I noticed this when it was posted last week but didn’t give it much thought at the time.
There’s a 20-year no-bid contract on today’s City Council agenda.
That’s legal because it’s an amendment to an existing contract, not a new contract.
But it’s still got Councilman Ed Gonzalez‘s attention. He tagged it last week so that it could not be voted on until today. And today, City Hall sources say, Gonzalez will propose sending it back to the administration to have the recycling contract bid competitively.
“The markets are emerging and the value of the commodity is emerging,” Councilman C.O. Bradford said Tuesday, and that emerging value is increasing. “So why would we lock ourselves into a 20-year deal?”
Environmentalists are also questioning the wisdom of the contract.
“We think it makes common sense that it should be bid because you’re going to get a better deal for Houston taxpayers if you have an open, competitive process,” said Zac Trahan of the Texas Campaign for the Environment.
The effort by CM Gonzalez to send this back was successful. Trahan emailed me later with some background on all that happened. From his email:
Houston had a short-term contract (through 2012) with Abitibi when they owned the facility, then WMI bought the recycling center, and then city officials begun working on a long-term recycling contract extension with WMI. We found out about this contract about two weeks ago, and together with allies at the SEIU Texas State Council, the Apollo Alliance and the Houston Sierra Club, we’ve been working to delay its adoption and make sure it goes through a competitive “request for proposal” process instead. At today’s City Council meeting it seems we were successful.
Of course, our organizations have spent the past couple weeks communicating with the Solid Waste Management Department, Mayor Parker and all City Council Members about this contract. We spoke at length with Sustainability Director Laura Spanjian. We sent email alerts to our members urging them to contact Houston officials. Our phone-banking staff asked our members to participate by calling Mayor Parker and other Council Members directly.
However, we also reached out to other waste and recycling companies to gauge their level of interest in submitting a formal proposal. Two companies – Texas Disposal Systems, out of Austin, and Greenstar, here in Houston – have expressed interest so far. These companies both sent letters to Mayor Parker and the Council Members communicating that they would indeed bid and compete for the contract if given the opportunity. A representative from Greenstar even attended today’s city council meeting to testify to this effect. During the meeting Council Member Gonzalez made a motion to send the contract back to the administration to go through the RFP process, and that motion prevailed. We see this as a victory for recycling and a victory for Houston taxpayers, because an open, competitive bidding process will certainly result in the best recycling contract and the best deal for Houston residents.

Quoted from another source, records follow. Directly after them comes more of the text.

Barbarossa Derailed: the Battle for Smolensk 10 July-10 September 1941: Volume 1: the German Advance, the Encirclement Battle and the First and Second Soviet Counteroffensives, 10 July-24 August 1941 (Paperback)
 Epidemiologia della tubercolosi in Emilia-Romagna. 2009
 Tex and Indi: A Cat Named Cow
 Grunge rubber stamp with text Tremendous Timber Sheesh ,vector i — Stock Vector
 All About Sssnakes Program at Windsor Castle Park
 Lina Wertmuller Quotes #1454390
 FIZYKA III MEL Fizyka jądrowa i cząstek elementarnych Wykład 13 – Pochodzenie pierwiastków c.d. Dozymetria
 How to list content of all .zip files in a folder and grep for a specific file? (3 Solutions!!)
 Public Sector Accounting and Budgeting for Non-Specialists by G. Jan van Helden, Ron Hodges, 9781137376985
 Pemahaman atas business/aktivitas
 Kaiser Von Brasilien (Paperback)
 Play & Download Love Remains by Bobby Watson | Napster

Of course this issue is far from settled. We’re only beginning our work. Next we must ensure the RFP itself is designed with the right criteria in mind – not just that Houston officials should go with the “lowest bidder,” but that we should identify the best overall recycling program for our money. Then we must work to see that the best proposal really is selected, and to defeat efforts by any company or companies attempting to use their connections at city hall to influence the process. We’ll keep you posted as this process moves forward.
Here’s a copy of a letter that was sent to Mayor Parker by Trahan and folks from the Apollo Alliance, the Sierra Club, and the SEIU Texas State Council. I’m glad to see that this deal will now be competitively bid, and I think Trahan and his colleagues are correct to think in terms of the deal in more than just lowest-cost terms. For example, according to that blog post the deal that had been in the works with WMI called for them to give the city 15,000 big green recycling carts this year and 1,500 carts a year thereafter. That sounds like a lot until you realize that as of February there were 270,000 households serviced by Houston’s Solid Waste department that do not have the big bins. I’d like to see the speed at which the companies would get these wheely-bins to the public be part of the bid evaluation. For that matter, I’d like to see what ideas these guys have for expanding the recycling program beyond the 375,000 households that Solid Waste serves. Do they have any thoughts about getting apartments, office buildings, restaurants, or other commercial establishments involved? This is a 20-year deal, we should be thinking big. Think about what you’d like to see and let your Council members know.